## Your task
Reproduce the first line of the entries that follow and each later line, word for word, ending with the one containing "Tanzania, site C12, 2015-03-02".

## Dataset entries
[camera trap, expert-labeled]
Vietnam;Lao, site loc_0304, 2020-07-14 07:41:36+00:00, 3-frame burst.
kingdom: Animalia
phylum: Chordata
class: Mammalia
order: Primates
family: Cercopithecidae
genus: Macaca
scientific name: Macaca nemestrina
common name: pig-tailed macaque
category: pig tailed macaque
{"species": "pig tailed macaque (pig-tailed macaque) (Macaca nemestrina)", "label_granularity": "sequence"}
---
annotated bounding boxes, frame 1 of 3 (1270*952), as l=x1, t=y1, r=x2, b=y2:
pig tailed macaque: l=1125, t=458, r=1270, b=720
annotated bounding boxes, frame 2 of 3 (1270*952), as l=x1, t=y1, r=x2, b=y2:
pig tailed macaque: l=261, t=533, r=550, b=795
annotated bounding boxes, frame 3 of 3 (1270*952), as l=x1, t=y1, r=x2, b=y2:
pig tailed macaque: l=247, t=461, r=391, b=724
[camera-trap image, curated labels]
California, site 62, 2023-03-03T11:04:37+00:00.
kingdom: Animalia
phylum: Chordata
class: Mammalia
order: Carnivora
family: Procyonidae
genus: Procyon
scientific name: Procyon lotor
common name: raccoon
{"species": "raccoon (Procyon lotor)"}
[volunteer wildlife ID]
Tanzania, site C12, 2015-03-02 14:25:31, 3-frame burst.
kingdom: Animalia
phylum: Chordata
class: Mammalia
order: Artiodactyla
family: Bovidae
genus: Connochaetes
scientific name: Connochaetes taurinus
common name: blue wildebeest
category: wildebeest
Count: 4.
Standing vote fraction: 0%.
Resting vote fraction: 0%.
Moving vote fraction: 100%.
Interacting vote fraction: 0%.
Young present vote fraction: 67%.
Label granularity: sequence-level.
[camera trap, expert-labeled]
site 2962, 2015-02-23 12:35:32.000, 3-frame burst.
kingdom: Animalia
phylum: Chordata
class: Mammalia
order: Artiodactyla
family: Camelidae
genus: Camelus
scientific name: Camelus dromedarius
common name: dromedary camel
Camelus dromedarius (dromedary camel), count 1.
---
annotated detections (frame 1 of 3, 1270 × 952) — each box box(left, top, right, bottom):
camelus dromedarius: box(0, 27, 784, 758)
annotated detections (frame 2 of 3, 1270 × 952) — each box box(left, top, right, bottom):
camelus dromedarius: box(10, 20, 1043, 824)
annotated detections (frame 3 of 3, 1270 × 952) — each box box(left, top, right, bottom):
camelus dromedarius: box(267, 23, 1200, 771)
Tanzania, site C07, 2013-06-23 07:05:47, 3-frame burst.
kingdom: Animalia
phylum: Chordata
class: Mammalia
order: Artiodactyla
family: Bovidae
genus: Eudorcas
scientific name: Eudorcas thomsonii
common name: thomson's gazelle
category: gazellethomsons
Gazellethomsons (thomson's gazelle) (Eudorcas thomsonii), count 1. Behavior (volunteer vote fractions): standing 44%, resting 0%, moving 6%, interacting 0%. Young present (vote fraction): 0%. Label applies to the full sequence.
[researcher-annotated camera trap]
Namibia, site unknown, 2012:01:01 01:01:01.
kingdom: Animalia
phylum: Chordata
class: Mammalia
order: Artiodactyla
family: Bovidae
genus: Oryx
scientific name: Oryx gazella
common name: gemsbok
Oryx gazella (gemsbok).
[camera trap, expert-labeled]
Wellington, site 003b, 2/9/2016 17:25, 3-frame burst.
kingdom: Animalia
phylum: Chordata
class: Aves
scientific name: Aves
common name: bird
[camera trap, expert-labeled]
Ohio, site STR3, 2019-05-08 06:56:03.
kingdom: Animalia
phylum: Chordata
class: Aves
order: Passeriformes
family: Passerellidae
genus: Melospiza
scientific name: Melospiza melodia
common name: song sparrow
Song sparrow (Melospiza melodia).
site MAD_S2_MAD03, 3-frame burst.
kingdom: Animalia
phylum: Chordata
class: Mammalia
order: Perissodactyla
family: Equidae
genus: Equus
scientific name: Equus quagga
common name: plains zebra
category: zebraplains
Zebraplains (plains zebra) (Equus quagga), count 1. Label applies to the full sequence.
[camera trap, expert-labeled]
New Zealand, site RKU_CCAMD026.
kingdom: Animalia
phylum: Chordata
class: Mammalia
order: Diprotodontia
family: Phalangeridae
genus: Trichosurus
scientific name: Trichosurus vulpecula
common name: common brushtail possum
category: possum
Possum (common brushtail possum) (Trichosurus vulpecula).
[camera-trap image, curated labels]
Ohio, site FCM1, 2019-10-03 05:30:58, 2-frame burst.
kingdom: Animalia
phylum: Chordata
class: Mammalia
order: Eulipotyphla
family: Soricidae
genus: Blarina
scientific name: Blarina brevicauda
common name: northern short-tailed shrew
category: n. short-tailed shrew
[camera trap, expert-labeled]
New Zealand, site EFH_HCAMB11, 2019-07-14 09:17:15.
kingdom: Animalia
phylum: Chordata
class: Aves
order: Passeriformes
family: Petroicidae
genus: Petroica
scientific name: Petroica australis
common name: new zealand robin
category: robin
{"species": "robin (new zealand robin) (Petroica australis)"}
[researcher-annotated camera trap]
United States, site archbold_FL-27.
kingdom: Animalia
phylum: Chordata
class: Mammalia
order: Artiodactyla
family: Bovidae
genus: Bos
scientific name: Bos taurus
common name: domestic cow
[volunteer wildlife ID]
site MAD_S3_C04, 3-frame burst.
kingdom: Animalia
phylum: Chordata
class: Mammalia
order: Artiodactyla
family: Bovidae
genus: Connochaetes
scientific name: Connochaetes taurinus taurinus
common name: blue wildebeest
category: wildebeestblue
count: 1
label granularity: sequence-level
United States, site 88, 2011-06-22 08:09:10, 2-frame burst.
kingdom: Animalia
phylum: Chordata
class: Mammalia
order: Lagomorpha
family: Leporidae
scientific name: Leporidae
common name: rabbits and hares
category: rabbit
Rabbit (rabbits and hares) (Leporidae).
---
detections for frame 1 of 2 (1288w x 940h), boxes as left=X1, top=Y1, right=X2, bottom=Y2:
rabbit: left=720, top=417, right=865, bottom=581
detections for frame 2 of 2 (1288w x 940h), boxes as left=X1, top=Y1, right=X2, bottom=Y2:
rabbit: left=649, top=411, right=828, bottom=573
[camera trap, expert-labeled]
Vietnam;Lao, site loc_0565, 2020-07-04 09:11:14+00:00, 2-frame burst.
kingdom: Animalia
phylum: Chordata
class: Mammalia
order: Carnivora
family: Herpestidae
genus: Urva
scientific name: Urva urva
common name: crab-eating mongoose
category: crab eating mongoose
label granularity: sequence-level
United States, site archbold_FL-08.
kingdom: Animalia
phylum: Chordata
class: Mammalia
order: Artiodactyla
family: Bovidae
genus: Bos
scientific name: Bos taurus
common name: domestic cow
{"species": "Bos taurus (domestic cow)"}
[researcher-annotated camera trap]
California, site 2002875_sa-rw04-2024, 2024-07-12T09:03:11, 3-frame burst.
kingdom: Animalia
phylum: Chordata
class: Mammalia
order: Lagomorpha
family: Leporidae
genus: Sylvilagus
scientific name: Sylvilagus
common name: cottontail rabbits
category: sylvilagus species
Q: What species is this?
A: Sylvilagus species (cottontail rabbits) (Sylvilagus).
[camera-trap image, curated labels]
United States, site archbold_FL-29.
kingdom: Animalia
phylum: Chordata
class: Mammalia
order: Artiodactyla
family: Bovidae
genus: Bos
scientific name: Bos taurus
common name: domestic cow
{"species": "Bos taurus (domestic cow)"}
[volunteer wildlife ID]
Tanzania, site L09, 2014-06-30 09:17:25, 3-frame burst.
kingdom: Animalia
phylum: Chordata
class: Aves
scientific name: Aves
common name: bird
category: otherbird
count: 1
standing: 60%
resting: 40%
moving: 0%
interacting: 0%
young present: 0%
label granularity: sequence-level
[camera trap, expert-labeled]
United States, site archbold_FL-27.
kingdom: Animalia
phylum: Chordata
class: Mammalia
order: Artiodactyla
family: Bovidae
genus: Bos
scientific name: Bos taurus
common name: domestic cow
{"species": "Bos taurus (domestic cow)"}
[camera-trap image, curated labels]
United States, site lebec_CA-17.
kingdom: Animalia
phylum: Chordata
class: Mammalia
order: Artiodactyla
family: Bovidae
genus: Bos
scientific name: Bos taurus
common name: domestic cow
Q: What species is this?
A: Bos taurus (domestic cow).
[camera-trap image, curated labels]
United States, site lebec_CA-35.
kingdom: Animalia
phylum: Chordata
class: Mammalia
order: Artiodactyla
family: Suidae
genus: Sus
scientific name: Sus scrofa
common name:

## Response
[camera trap, expert-labeled]
Vietnam;Lao, site loc_0304, 2020-07-14 07:41:36+00:00, 3-frame burst.
kingdom: Animalia
phylum: Chordata
class: Mammalia
order: Primates
family: Cercopithecidae
genus: Macaca
scientific name: Macaca nemestrina
common name: pig-tailed macaque
category: pig tailed macaque
{"species": "pig tailed macaque (pig-tailed macaque) (Macaca nemestrina)", "label_granularity": "sequence"}
---
annotated bounding boxes, frame 1 of 3 (1270*952), as l=x1, t=y1, r=x2, b=y2:
pig tailed macaque: l=1125, t=458, r=1270, b=720
annotated bounding boxes, frame 2 of 3 (1270*952), as l=x1, t=y1, r=x2, b=y2:
pig tailed macaque: l=261, t=533, r=550, b=795
annotated bounding boxes, frame 3 of 3 (1270*952), as l=x1, t=y1, r=x2, b=y2:
pig tailed macaque: l=247, t=461, r=391, b=724
[camera-trap image, curated labels]
California, site 62, 2023-03-03T11:04:37+00:00.
kingdom: Animalia
phylum: Chordata
class: Mammalia
order: Carnivora
family: Procyonidae
genus: Procyon
scientific name: Procyon lotor
common name: raccoon
{"species": "raccoon (Procyon lotor)"}
[volunteer wildlife ID]
Tanzania, site C12, 2015-03-02 14:25:31, 3-frame burst.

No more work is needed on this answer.